Production use: rare. The implementation complexity is high and extended-reasoning modes deliver most of the benefit without the orchestration.

If you need ToT-like exploration, consider:

Best-of-N — generate N answers, pick the one the model rates highest (or majority-vote). Simpler than ToT, often captures most of the gain.
Self-consistency — generate N answers with temperature > 0, take the most common answer. Essentially free over generating one answer.

Self-consistency is underrated. On arithmetic and closed-set reasoning, N=5 with majority vote often matches more sophisticated schemes.

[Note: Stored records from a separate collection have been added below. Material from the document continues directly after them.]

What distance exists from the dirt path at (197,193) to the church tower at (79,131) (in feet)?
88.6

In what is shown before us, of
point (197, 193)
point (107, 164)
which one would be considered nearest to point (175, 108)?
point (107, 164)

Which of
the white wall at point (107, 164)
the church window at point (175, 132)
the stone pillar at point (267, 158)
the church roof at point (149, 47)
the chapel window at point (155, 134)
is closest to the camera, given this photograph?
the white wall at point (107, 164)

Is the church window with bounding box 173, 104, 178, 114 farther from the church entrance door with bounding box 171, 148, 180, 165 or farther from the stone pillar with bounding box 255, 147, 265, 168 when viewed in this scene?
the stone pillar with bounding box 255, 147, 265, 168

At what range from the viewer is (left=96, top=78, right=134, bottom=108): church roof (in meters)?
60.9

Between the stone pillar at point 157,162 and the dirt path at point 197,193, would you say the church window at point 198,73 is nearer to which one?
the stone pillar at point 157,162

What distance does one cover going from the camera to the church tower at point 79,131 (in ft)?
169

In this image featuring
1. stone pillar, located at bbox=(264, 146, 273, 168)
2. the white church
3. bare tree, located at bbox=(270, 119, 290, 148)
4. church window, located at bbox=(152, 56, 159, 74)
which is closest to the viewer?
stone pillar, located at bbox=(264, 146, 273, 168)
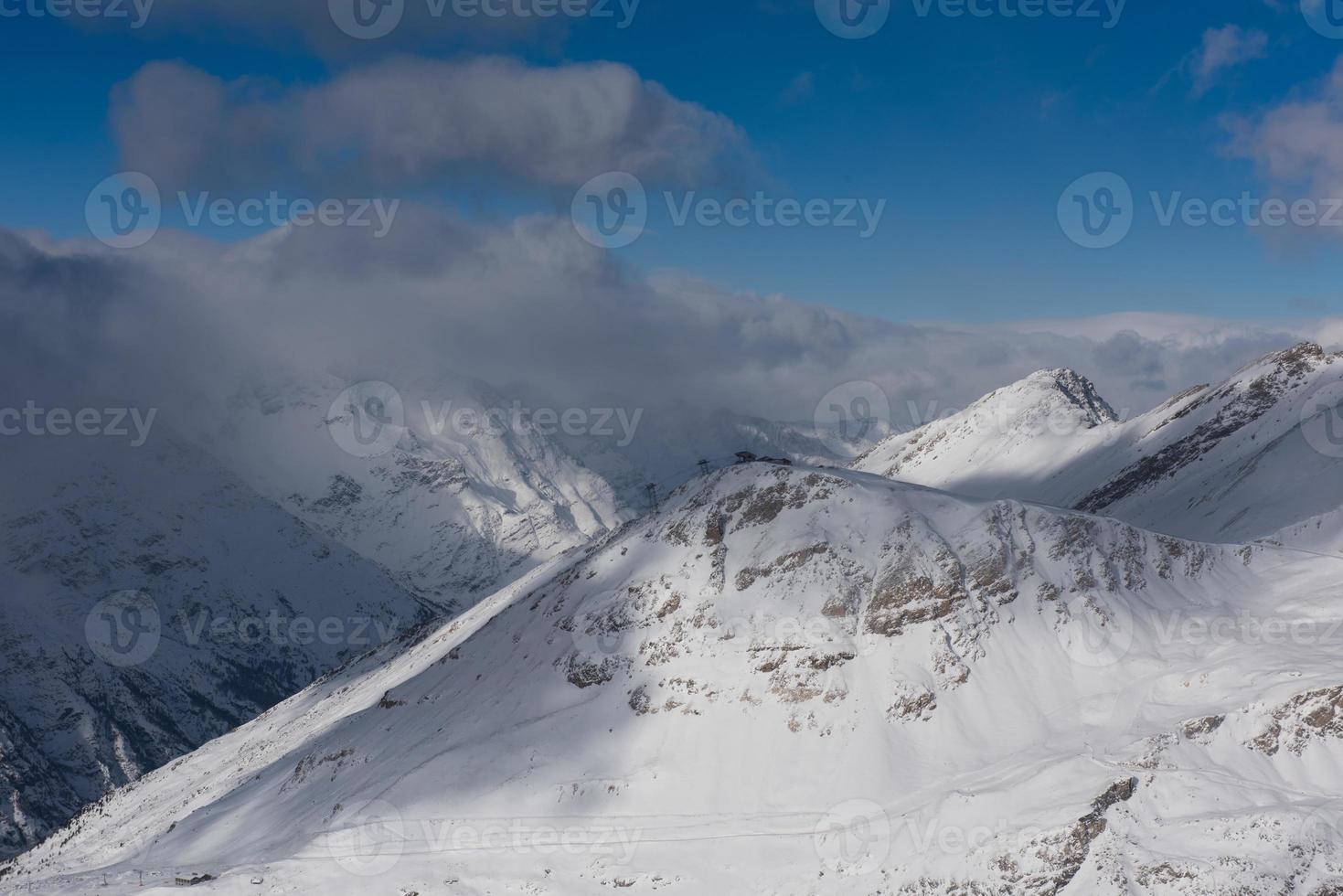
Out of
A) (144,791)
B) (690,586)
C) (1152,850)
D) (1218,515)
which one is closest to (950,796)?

ReAct and Reason+Act: the working default

ReAct interleaves reasoning and action:

Thought: I need to find the user's subscription
Action: lookup_user(id=42)
Observation: {active_subscriptions: 1, last_payment: ...}
Thought: OK, I have the subscription. Now I need to cancel it.
Action: cancel_subscription(user_id=42, sub_id=...)
Observation: ok
Thought: Done. I should also refund the last payment.
...

This is the baseline pattern for nearly every production agent. Modern frameworks (LangGraph, CrewAI, OpenAI Assistants) implement it almost identically under the hood.

Tuning hints:

Drop the Thought: channel if the base model reasons implicitly well. You save tokens and lose nothing.
Keep Thought: if you need the reasoning log for debugging or audit.
The Observation: block should be aggressively summarised for older turns — see AgentMemory.

Anti-patterns

Stacking reasoning strategies. CoT + reflection + ToT + extended-reasoning — each adds cost; the gains don't stack. Pick one.
Asking the agent to grade itself. It's reliably overconfident. Use a separate judge model or a rubric.
Reasoning about deterministic things. "Think step by step about whether to call get_user with id=42" when the code already decided — wasted tokens.
Extended reasoning for routine tasks. You paid 10× for nothing.

Measurement

The only honest question is whether your reasoning strategy improves your task's outcome per dollar. Fixed rollout eval (see AgentTesting) with cost tracked:

Regular mode: 60% success, $0.02/task
Regular + reflection: 68% success, $0.06/task
Extended reasoning: 78% success, $0.25/task

Which wins depends on what a success is worth to you. Know that number.